Exercise prompt :: I would like the entries transcribed word for word, please, with the pictures removed.

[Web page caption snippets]
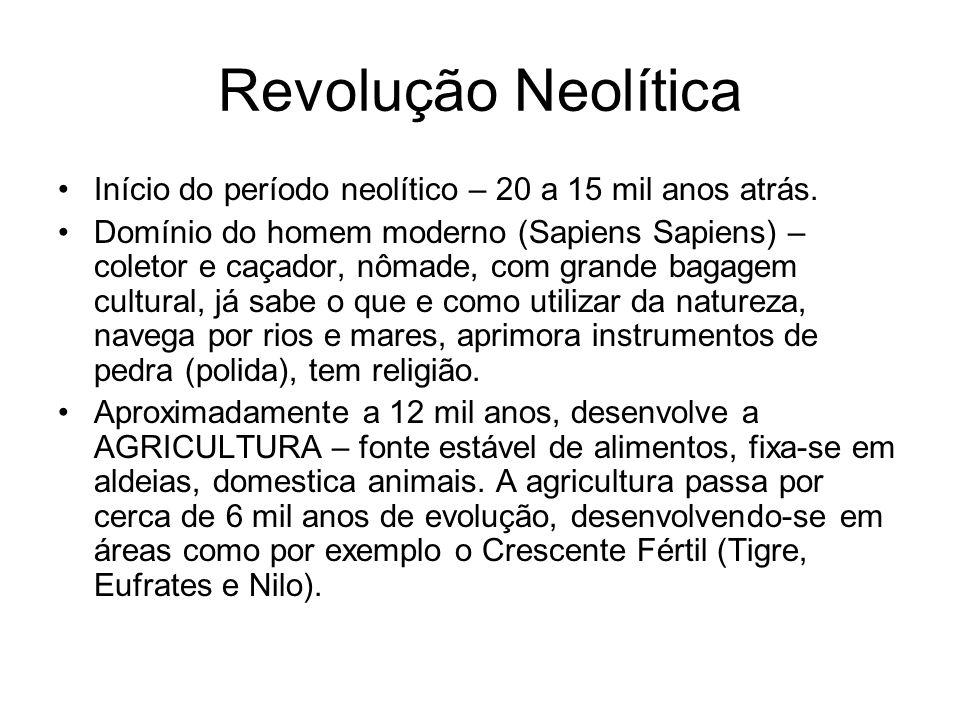 Revolução Neolítica Início do período neolítico – 20 a 15 mil anos atrás.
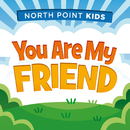 You Are My Friend (feat. Alex Sasser)/North Point Kids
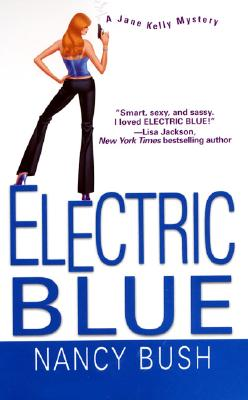 Electric Blue (Jane Kelly Mysteries), NANCY BUSH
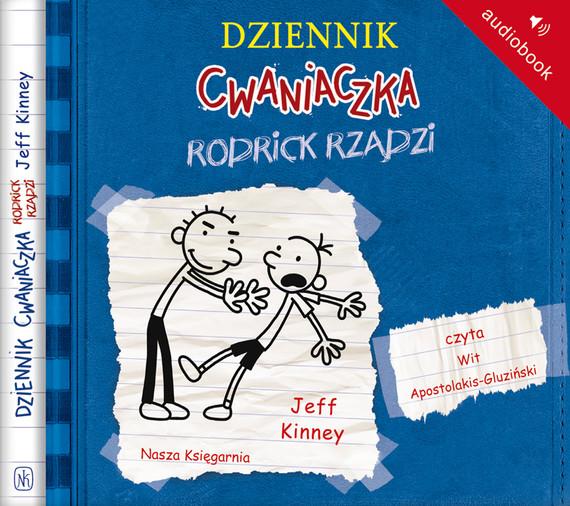 okładka Dziennik cwaniaczka 2. Rodrick rządziaudiobook | MP3 | Jeff Kinney
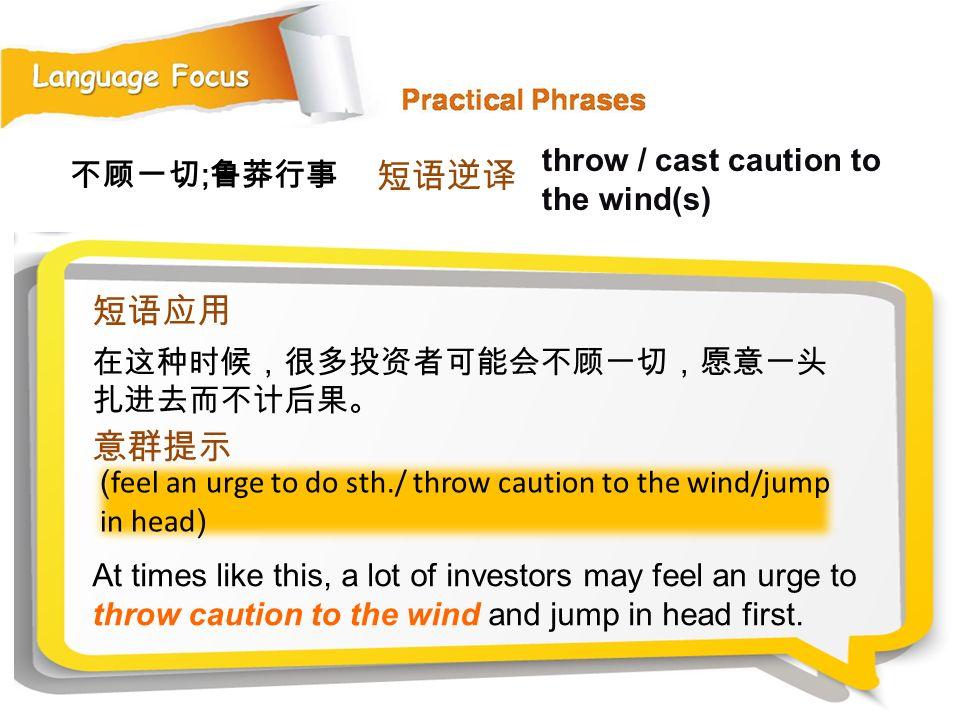 短语逆译 短语应用 意群提示 throw / cast caution to the wind(s) 不顾一切;鲁莽行事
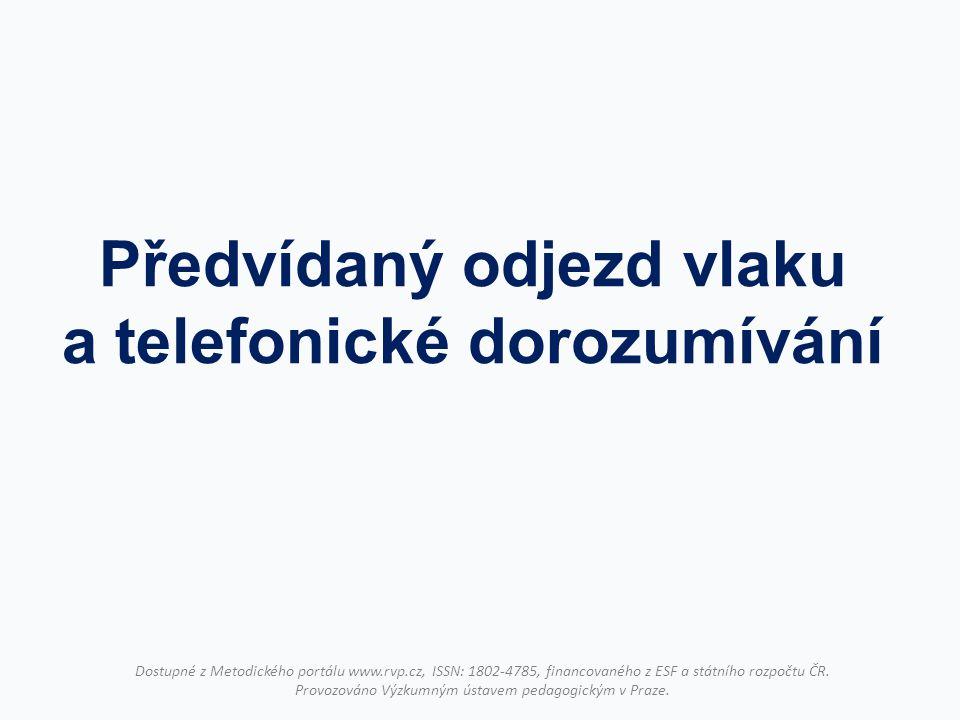 Předvídaný odjezd vlaku a telefonické dorozumívání Dostupné z Metodického portálu www.rvp.cz, ISSN: 1802-4785, financovaného z ESF a státního rozpočtu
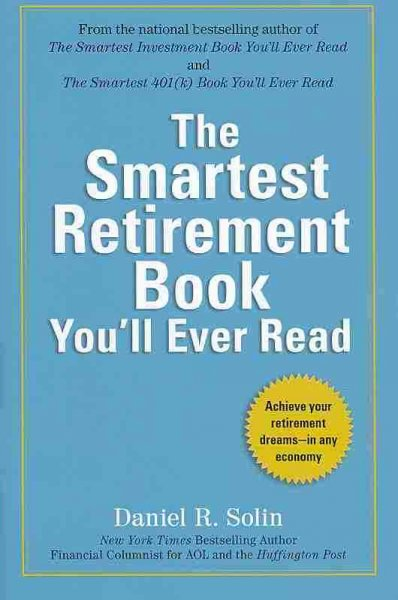 The Smartest Retirement Book You'll Ever Read: Achieve Your Retirement Dreams--in Any Economy
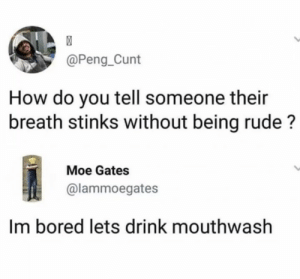 Bored, Memes, and Rude: @Peng_Cunt  How do you tell someone their  breath stinks without being rude?  Moe Gates  @lammoegates  Im bored lets drink mouthwash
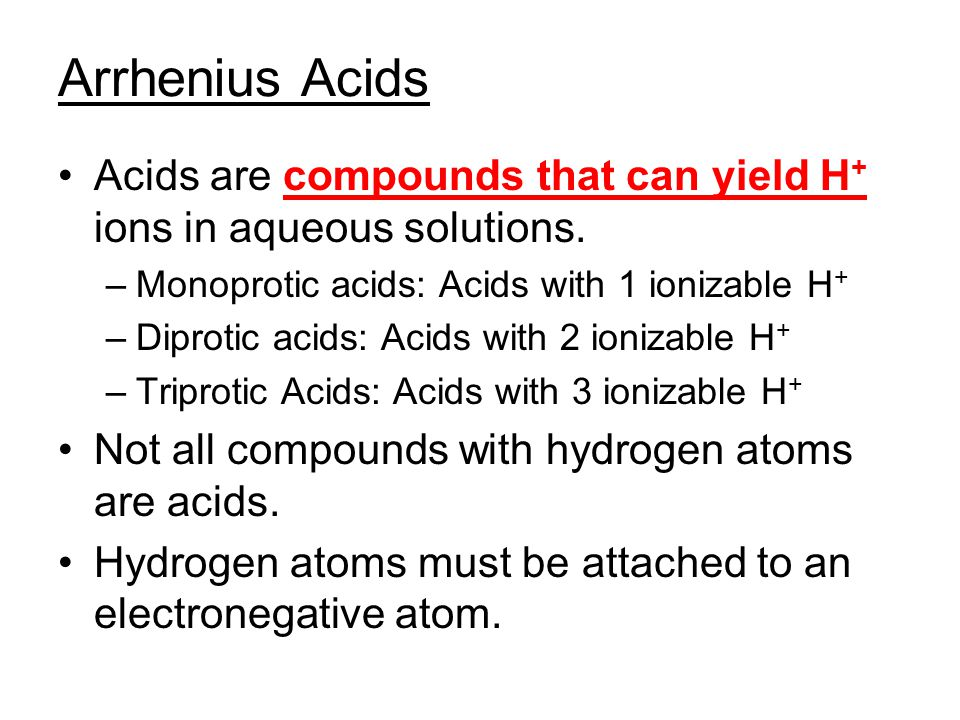 Arrhenius Acids Acids are compounds that can yield H+ ions in aqueous solutions. Monoprotic acids: Acids with 1 ionizable H+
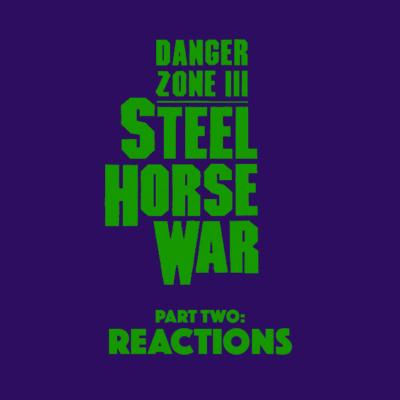 74. Danger Zone III: Steel Horse War (1990) – Part 2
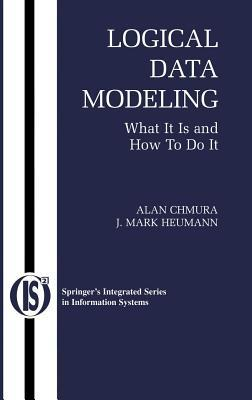 Logical Data Modeling: What It Is and How to Do It. Integrated Series in Information Systems.
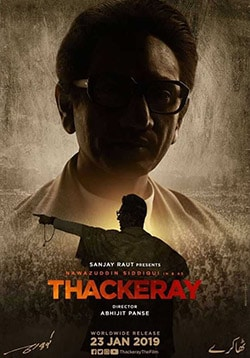 Thackeray Movie Release Date, Cast, Trailer, Songs, Review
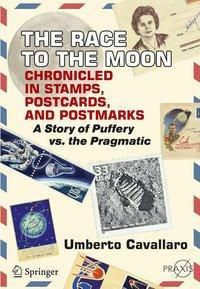 The Race to the Moon Chronicled in Stamps, Postcards, and Postmarks, Umberto Cavallaro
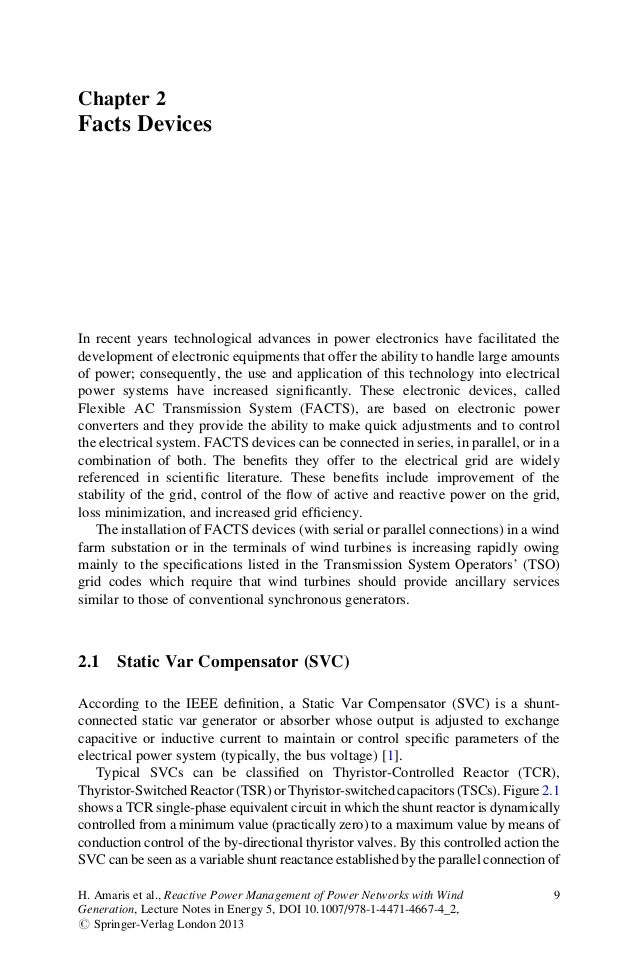 Chapter 2Facts DevicesIn recent years technological advances in power electronics have facilitated thedevelopment of elect...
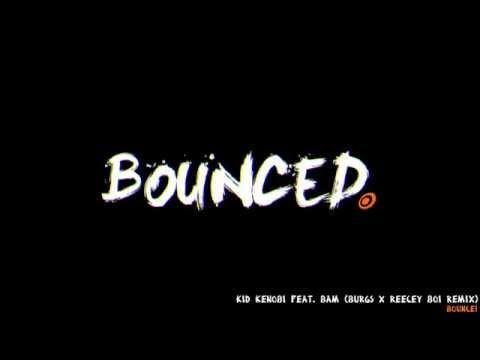 Kid Kenobi feat. BAM - Bounce! (Burgs & Reecey...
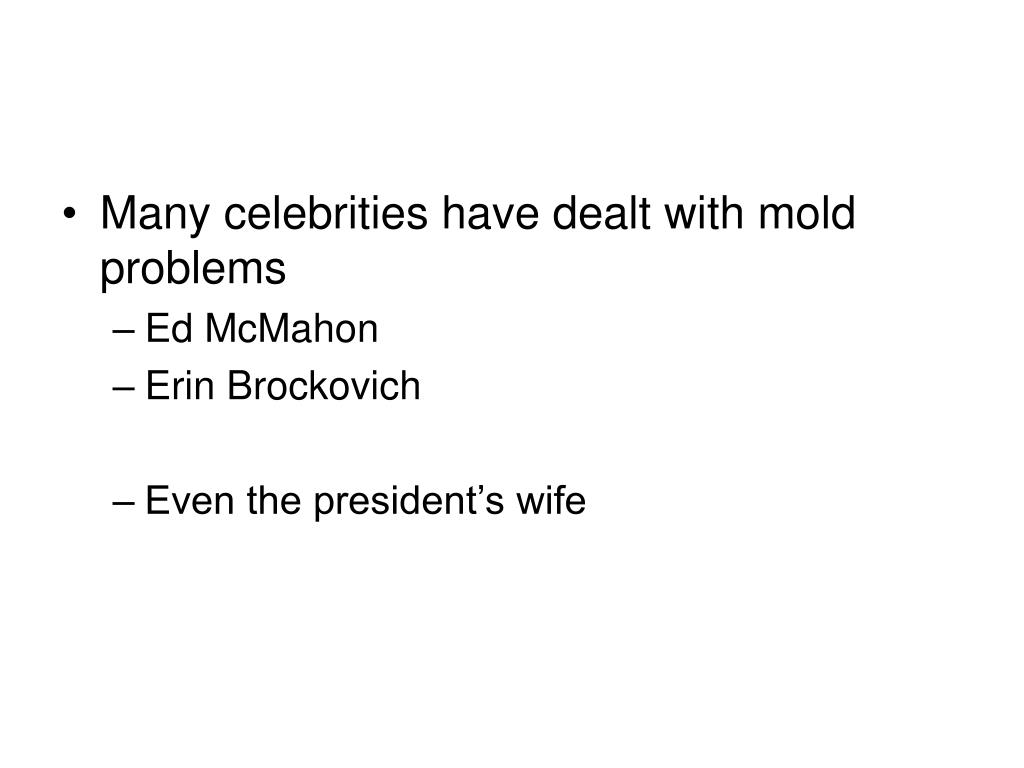 Many celebrities have dealt with mold problems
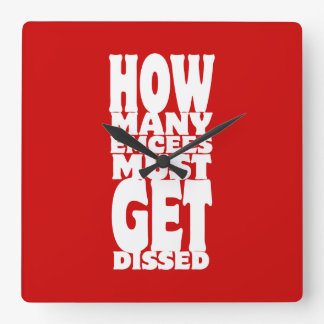 How Many Emcees Must Get Dissed Square Wall Clock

Answer to this task ::
 Revolução Neolítica Início do período neolítico – 20 a 15 mil anos atrás.
 You Are My Friend (feat. Alex Sasser)/North Point Kids
 Electric Blue (Jane Kelly Mysteries), NANCY BUSH
 okładka Dziennik cwaniaczka 2. Rodrick rządziaudiobook | MP3 | Jeff Kinney
 短语逆译 短语应用 意群提示 throw / cast caution to the wind(s) 不顾一切;鲁莽行事
 Předvídaný odjezd vlaku a telefonické dorozumívání Dostupné z Metodického portálu www.rvp.cz, ISSN: 1802-4785, financovaného z ESF a státního rozpočtu
 The Smartest Retirement Book You'll Ever Read: Achieve Your Retirement Dreams--in Any Economy
 Bored, Memes, and Rude: @Peng_Cunt  How do you tell someone their  breath stinks without being rude?  Moe Gates  @lammoegates  Im bored lets drink mouthwash
 Arrhenius Acids Acids are compounds that can yield H+ ions in aqueous solutions. Monoprotic acids: Acids with 1 ionizable H+
 74. Danger Zone III: Steel Horse War (1990) – Part 2
 Logical Data Modeling: What It Is and How to Do It. Integrated Series in Information Systems.
 Thackeray Movie Release Date, Cast, Trailer, Songs, Review
 The Race to the Moon Chronicled in Stamps, Postcards, and Postmarks, Umberto Cavallaro
 Chapter 2Facts DevicesIn recent years technological advances in power electronics have facilitated thedevelopment of elect...
 Kid Kenobi feat. BAM - Bounce! (Burgs & Reecey...
 Many celebrities have dealt with mold problems
 How Many Emcees Must Get Dissed Square Wall Clock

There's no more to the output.